**** Page ****

Course - Digital Culture edit

This e-course was supported by the European Union through the European Social Fund

  • Contents
  • Introduction
  • Objectives
  • Learning outcomes
  • Structure
  • Key readings and references
  • Tools and how to start
  • Facilitator and contacts

Introduction edit

Digital Culture stands for the contemporary phase of communication technologies, one that follows 19th-century print culture and 20th-century electronic broadcast culture, and that is deeply amplified and accelerated by the popularity of networked computers, personalised technologies and digital images. The emergence of digital culture is usually associated with a set of practices based on the ever more intensive use of communication technologies. These uses imply more participatory behaviors on the user side, an ever more visually riched environment and connection features that excel personal dimensions. Digital culture stands first of all for the changes brought about by the emergence of digital, networked and personalized media in our society and the passing from communication phases centered on print and broadcast media, to more personalized and networked media, that use digital compressing and processing capacities at their core. The consequences of such processes in societal terms and the means via which media technologies transform our modes of interaction and representation, broadly constitute what is called “digital culture”. www

Objectives edit

The main objective of the course is to promote the acquisition of theoretical competences on the subject of digital culture. Nowadays society is more than ever immersed in a flow of technological innovations that shape our interactions and mediate our access to things and to other individuals. In this subject we will basically discuss why and how the future will be digital and fragmented. Objectives are: to understand the nature of the changes underpinning both social and technological transformations, with a special emphasis on the consequences of those for the individual and society. Other objectives include the acquisition of theoretical and empirical information on the subject of digital culture and its implications for the study of media and computing.

****

What to work on.
• A. Pull out every line of the entries that contains the string "closest", matching case exactly.
• B. Carry on the digital culture course page from its last sentence.
The digital culture course page above has no connection to the entries that come next.

**** The records ****

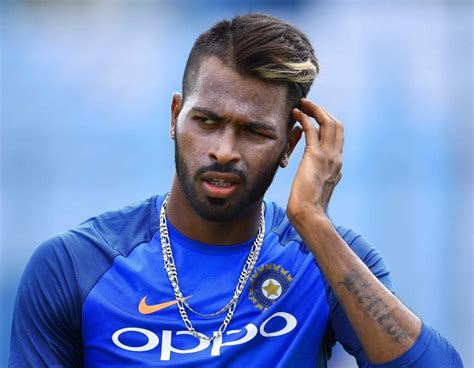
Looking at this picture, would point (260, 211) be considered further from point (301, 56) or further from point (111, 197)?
point (111, 197)

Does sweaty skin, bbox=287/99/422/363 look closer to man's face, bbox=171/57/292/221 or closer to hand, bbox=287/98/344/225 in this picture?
hand, bbox=287/98/344/225

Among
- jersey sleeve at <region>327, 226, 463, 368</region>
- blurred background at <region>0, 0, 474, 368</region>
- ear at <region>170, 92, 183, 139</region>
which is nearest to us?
jersey sleeve at <region>327, 226, 463, 368</region>

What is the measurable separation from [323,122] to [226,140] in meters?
0.44

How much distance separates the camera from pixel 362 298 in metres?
3.10

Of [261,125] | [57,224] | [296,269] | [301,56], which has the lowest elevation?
[57,224]

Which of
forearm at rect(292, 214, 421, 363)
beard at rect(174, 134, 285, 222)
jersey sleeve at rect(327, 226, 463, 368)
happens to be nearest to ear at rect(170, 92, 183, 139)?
beard at rect(174, 134, 285, 222)

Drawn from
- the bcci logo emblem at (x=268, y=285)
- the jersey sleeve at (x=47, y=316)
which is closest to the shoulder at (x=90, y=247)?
the jersey sleeve at (x=47, y=316)

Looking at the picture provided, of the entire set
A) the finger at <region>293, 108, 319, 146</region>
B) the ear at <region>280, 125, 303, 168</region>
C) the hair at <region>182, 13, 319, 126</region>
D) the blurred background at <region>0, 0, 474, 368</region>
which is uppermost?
the hair at <region>182, 13, 319, 126</region>

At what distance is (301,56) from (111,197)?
3497 mm

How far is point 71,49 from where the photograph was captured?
22.6 ft

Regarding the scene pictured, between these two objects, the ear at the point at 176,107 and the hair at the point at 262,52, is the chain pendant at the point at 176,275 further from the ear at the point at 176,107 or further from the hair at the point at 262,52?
the hair at the point at 262,52

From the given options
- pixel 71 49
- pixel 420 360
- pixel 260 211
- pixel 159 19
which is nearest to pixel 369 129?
pixel 159 19

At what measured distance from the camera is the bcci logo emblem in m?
3.29

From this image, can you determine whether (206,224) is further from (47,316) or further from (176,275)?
(47,316)
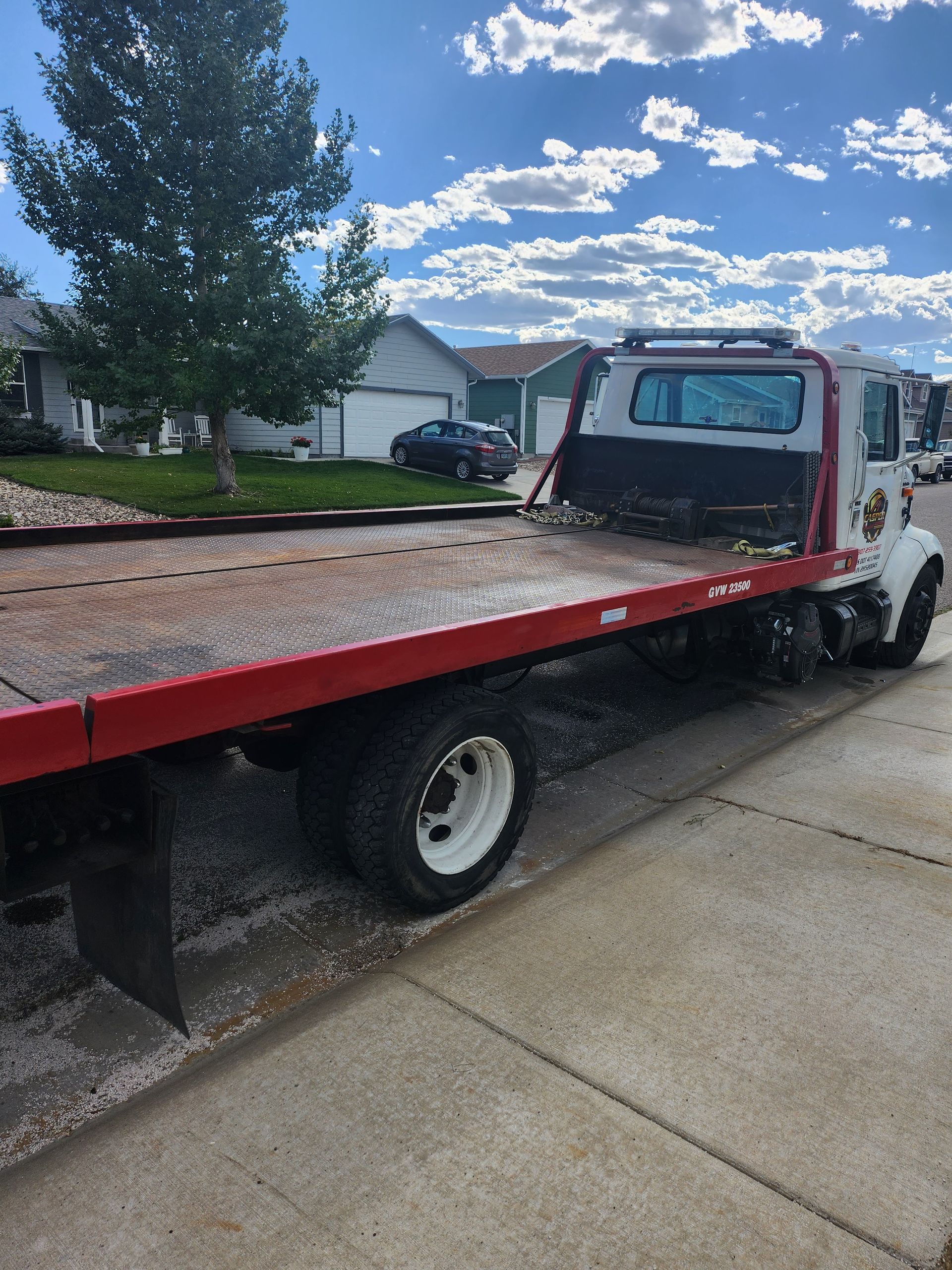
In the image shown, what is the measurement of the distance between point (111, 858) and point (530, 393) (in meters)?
36.4

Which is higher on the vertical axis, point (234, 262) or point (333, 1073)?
point (234, 262)

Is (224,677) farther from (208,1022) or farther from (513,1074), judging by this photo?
(513,1074)

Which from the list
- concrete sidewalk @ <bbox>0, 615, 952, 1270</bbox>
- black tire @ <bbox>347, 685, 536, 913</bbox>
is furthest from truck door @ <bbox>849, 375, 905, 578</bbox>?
black tire @ <bbox>347, 685, 536, 913</bbox>

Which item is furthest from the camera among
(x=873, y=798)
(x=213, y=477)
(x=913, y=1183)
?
(x=213, y=477)

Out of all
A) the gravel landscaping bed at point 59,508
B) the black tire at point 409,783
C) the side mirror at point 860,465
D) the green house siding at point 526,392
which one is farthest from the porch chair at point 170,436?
the black tire at point 409,783

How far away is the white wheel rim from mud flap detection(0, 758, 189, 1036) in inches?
43.7

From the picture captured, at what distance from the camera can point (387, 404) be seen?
30.5 m

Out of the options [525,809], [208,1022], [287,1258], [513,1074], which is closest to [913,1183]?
[513,1074]

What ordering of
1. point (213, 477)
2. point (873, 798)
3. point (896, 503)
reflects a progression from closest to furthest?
point (873, 798) < point (896, 503) < point (213, 477)

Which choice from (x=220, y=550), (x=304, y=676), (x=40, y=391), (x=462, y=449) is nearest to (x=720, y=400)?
(x=220, y=550)

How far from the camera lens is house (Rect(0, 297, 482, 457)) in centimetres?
2575

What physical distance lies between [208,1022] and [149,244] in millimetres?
14764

****

The results.
• A.
which is closest to the shoulder at (x=90, y=247)?
Out of the options [525,809], [208,1022], [287,1258], [513,1074], which is closest to [913,1183]?
reflects a progression from closest to furthest?

• B.
Learning outcomes edit

To understand the role of digital culture in current society; to relate digital culture with media culture; to understand the basis of activity theory; to understand the role and nature of social capital theory. Other outcomes include the acquisition of competences on the analysis and interpretation of key texts on the history and evolution of media theory and digital culture issues.

Structure edit

  1. What is digital culture
  2. Digital culture and media technology
  3. Media and culture
  4. The nature of digital culture
  5. The changing media environment
  6. Technology and society: social capital and network theories
  7. Question about digital culture.

Key readings and references edit

  • Gere, C (2002), Digital Culture, London: Reaktion Books
  • J. McCarthy & P Wright (2004), Technology as experience, MA: MIT press.
  • Jan Ll. Harris and Paul A. Taylor (2005) Digital Matters, Theory and culture of the matrix, London: Routledge
  • Kittler, F & Ogger, S (2001) “Perspective and the Book” Grey Room, No. 5. (Autumn, 2001), pp. 38-53.
  • Kressel, H (2007), Competing for the future. How digital innovations are changing the world, Cambridge: Cambridge University Press
  • Levinson, P (1999), Digital McLuhan: a guide to the information society, London: Routledge.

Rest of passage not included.